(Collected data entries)

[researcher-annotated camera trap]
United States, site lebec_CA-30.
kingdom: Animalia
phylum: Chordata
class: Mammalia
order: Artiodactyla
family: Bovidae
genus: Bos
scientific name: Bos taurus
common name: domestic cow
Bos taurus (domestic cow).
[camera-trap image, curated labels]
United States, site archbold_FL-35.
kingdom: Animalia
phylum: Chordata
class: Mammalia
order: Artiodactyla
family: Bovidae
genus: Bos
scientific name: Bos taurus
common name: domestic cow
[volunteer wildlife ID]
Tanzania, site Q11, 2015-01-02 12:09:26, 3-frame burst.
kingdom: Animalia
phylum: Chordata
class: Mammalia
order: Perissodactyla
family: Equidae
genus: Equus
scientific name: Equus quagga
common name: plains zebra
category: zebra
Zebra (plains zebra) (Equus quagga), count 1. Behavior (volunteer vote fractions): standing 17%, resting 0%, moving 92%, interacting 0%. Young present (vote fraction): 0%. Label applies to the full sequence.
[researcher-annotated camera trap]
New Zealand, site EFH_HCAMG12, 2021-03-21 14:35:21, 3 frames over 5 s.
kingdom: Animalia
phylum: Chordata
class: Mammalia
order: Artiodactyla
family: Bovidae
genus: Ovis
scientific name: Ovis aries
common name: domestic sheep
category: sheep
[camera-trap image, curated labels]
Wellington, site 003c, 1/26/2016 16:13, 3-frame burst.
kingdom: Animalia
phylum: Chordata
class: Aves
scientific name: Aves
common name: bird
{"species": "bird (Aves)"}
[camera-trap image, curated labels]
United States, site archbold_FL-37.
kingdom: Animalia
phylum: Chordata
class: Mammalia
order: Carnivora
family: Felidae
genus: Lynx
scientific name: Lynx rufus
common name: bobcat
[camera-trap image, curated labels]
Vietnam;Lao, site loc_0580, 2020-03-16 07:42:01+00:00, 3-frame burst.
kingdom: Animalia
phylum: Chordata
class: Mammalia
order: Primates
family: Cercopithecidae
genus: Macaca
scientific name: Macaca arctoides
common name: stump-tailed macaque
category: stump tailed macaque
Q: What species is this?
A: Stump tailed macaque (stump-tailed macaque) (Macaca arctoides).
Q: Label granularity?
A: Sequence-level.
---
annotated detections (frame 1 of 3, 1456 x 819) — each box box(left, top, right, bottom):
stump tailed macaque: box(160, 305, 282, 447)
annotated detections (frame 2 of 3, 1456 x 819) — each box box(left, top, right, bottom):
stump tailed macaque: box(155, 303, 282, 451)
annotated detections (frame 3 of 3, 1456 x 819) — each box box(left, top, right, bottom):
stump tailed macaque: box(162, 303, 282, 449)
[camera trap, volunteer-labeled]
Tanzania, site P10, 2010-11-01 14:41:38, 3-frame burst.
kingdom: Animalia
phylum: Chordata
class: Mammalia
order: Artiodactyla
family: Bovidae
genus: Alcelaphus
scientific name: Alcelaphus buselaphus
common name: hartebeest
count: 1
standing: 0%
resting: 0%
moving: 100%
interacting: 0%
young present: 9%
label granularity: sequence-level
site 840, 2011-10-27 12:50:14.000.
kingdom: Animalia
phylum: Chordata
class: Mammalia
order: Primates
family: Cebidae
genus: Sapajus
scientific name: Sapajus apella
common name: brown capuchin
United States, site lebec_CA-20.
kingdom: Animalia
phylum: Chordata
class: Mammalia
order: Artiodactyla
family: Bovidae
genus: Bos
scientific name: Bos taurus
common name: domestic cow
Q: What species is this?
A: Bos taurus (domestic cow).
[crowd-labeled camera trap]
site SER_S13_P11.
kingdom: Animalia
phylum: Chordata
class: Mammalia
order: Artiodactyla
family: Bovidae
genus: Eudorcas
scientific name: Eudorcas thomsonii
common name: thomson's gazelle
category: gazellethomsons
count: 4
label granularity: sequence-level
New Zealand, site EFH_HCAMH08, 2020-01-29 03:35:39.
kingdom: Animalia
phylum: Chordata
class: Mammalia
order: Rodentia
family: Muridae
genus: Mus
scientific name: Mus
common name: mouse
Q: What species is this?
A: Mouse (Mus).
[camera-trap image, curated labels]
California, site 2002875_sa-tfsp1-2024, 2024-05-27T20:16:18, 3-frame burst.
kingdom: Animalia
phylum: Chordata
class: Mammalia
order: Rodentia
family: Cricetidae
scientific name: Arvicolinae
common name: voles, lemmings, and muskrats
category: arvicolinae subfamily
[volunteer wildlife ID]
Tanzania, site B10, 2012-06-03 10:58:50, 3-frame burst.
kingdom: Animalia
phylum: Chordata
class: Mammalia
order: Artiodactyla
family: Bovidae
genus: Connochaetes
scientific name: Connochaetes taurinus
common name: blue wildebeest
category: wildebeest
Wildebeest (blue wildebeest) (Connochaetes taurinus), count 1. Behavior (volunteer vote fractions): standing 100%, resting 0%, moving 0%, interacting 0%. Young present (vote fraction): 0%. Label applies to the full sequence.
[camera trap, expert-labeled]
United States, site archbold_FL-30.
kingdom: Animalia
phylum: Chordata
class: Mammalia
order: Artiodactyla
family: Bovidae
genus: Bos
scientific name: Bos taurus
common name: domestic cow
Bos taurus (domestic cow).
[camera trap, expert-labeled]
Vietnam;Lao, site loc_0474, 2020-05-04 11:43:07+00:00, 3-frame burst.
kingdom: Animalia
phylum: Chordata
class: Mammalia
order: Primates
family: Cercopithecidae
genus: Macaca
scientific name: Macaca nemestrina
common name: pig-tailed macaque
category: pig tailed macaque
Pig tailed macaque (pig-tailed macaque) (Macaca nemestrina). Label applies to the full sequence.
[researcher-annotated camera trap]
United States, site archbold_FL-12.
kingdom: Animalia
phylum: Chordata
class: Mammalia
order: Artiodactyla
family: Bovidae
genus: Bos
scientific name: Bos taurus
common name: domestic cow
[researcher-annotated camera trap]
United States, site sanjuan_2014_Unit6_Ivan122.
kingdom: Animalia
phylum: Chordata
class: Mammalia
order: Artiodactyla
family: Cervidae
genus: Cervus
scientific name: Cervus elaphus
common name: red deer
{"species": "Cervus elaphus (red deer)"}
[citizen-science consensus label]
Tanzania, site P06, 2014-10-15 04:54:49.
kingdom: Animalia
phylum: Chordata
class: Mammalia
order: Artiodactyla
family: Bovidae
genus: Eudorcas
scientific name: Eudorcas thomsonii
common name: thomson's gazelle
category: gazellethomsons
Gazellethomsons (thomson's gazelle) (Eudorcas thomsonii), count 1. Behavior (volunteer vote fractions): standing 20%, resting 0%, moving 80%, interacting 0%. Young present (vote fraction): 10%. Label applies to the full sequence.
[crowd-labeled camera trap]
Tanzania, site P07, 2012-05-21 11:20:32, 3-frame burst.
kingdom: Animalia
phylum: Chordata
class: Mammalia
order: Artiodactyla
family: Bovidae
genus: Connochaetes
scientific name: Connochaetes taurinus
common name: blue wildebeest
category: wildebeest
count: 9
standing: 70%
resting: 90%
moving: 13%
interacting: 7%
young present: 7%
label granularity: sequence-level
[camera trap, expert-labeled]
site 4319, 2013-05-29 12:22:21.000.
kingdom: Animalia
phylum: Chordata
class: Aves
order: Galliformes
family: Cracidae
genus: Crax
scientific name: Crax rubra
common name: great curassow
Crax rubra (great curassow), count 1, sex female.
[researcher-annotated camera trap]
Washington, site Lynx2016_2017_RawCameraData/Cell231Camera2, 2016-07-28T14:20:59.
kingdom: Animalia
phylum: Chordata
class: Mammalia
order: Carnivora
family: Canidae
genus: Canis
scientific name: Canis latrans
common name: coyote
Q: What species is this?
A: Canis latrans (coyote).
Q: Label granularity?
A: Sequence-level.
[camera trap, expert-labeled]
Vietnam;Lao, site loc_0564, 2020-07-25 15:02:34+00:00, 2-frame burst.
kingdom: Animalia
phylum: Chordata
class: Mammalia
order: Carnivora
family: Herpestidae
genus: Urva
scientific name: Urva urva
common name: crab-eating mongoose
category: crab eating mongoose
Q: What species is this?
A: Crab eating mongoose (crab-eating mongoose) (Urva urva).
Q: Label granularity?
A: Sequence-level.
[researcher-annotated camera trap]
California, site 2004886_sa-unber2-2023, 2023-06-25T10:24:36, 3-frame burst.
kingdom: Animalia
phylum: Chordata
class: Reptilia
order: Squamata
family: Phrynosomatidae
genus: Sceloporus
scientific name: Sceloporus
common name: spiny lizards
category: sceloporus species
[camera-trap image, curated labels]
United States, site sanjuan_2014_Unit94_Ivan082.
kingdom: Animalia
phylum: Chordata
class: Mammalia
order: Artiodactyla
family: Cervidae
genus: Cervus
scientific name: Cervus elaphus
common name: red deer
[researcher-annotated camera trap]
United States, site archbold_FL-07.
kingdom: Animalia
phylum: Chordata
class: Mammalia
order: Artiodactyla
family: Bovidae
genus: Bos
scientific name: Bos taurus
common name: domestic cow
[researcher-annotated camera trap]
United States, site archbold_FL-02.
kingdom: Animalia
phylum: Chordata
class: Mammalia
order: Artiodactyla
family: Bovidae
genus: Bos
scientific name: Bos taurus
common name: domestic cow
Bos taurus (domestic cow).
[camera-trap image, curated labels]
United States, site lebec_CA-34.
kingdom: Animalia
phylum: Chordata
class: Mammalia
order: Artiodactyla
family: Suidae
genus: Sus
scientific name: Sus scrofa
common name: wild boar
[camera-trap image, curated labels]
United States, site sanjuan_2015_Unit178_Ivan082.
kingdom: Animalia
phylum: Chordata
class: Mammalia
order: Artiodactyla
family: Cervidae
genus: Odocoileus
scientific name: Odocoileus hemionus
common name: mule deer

§ **THE TASK**:
Begin at the first line of the records above and quote every line verbatim through the one that contains "common name: plains zebra".

§ **SOLUTION FOR THIS PROBLEM**:
[researcher-annotated camera trap]
United States, site lebec_CA-30.
kingdom: Animalia
phylum: Chordata
class: Mammalia
order: Artiodactyla
family: Bovidae
genus: Bos
scientific name: Bos taurus
common name: domestic cow
Bos taurus (domestic cow).
[camera-trap image, curated labels]
United States, site archbold_FL-35.
kingdom: Animalia
phylum: Chordata
class: Mammalia
order: Artiodactyla
family: Bovidae
genus: Bos
scientific name: Bos taurus
common name: domestic cow
[volunteer wildlife ID]
Tanzania, site Q11, 2015-01-02 12:09:26, 3-frame burst.
kingdom: Animalia
phylum: Chordata
class: Mammalia
order: Perissodactyla
family: Equidae
genus: Equus
scientific name: Equus quagga
common name: plains zebra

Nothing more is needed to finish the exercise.